Rédigé par : Objets Publicitaires | 05 novembre 2009 à 11:13
Quel est le nom de ce portail quebecois?
Rédigé par : Dicedi | 05 novembre 2009 à 14:15
Personal branding: un néologisme de plus pour cacher une réalité bien plus prosaïque: l'esclavagisme volontaire.
Rédigé par : capito | 05 novembre 2009 à 14:38
Esclavagisme ou liberté suprême ?
Je trouve personnellement que ce format d'indépendance est le plus gratifiant (quand il fonctionne) mais reste réservé à une "élite" professionnelle et ne sera jamais la norme, heureusement pour les autres.
Ce même principe fonctionne dans des domaines comme le spectacle ou le Web mais seulement pour ceux qui ont une notoriété suffisante.
Rédigé par : ThomasF | 05 novembre 2009 à 16:05
@Dicedi Je ne peux le dire, pour le moment.
@capito Est-ce que ce n'est pas la définition de tout travail, au fond? ;)

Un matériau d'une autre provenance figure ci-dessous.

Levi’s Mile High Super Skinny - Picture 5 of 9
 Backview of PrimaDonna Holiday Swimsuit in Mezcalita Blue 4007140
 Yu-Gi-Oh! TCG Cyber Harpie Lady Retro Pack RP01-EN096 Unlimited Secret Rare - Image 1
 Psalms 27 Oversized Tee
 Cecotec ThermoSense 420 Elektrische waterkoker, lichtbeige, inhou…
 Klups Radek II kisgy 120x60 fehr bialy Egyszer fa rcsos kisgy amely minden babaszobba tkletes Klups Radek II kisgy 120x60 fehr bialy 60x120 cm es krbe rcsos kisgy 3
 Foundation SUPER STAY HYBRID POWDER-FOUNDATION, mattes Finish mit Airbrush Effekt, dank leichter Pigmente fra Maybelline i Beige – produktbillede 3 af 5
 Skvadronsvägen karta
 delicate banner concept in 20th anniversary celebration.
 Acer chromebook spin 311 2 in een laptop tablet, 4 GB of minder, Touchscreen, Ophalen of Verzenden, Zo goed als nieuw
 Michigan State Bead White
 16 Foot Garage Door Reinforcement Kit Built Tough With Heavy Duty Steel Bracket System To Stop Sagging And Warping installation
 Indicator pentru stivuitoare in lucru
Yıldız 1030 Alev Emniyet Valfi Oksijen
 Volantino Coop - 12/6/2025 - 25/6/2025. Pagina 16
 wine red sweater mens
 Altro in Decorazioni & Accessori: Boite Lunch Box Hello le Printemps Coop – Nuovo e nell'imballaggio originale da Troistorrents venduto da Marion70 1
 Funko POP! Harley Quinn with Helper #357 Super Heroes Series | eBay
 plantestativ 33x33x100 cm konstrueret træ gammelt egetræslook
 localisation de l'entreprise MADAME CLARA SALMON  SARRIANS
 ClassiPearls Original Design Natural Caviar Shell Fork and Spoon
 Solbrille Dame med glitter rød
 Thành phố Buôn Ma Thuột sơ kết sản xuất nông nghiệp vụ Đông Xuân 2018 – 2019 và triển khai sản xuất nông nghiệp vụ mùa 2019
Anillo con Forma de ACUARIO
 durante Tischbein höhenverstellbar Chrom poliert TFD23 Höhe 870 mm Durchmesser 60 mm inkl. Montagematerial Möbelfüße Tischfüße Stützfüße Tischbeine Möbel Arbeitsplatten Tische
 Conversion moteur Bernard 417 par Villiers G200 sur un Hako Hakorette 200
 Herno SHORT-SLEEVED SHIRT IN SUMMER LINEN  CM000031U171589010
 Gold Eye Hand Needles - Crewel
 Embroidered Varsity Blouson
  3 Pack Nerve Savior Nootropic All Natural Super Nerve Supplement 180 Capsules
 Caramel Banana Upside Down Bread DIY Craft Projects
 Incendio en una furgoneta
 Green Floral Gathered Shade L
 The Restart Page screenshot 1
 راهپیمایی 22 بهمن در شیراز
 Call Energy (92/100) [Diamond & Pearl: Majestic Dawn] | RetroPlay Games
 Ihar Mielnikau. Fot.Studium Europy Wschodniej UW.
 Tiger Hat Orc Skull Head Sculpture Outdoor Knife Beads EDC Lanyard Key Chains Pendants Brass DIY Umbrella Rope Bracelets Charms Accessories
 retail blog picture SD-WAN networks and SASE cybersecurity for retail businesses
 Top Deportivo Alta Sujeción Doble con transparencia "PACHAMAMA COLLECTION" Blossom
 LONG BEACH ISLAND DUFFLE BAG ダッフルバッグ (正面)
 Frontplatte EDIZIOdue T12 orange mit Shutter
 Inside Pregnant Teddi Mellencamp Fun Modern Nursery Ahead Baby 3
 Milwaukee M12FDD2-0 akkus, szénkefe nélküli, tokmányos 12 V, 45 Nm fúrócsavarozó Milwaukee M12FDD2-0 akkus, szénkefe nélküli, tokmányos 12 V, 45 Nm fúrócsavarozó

Rédigé par : Nicolas Langelier | 05 novembre 2009 à 20:38
Salut Nicolas, bon papier.
Beaucoup de publications collectives offraient déjà à leurs auteurs un partage des revenus publicitaires. Je comprend que l'innovation chez True/Slant, c'est d'offrir à l'auteur le choix du type de revenu qu'il veut, c'est bien ça? Se pourrait-il que True/Slant ait choisi cette voie parce qu'autrement, il avait peu de chances de compétitionner avec le Huffington Post et d'autres dans le recrutement d'auteurs prestigieux?